▶ [Source information]
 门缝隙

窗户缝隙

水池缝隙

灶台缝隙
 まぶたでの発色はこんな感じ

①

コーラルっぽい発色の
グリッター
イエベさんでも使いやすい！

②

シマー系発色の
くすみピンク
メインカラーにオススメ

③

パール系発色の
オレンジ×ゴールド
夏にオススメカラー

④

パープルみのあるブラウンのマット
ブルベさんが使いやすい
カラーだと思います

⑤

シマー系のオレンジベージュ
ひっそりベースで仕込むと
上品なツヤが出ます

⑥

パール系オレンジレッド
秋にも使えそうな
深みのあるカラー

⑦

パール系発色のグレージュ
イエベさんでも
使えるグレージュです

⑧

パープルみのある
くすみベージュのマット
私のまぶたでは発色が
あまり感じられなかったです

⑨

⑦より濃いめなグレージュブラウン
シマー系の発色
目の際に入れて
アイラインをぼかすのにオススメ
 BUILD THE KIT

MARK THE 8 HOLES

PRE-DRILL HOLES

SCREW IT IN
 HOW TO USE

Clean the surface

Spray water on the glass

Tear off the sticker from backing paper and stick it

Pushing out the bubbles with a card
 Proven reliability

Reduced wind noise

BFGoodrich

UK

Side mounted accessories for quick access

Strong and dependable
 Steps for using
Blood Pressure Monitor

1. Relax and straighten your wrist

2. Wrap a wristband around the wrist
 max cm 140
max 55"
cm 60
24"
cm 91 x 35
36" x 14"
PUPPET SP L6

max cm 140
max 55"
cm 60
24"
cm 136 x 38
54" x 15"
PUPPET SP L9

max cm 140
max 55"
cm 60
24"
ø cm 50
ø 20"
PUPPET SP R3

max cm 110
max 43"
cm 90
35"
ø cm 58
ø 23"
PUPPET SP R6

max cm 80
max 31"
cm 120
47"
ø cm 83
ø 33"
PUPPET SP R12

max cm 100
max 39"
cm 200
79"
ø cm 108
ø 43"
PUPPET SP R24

▶ [Task objective] Copy out, from the material above, each line where the word "PUPPET" is present.

▶ [Response area]
PUPPET SP L6
PUPPET SP L9
PUPPET SP R3
PUPPET SP R6
PUPPET SP R12
PUPPET SP R24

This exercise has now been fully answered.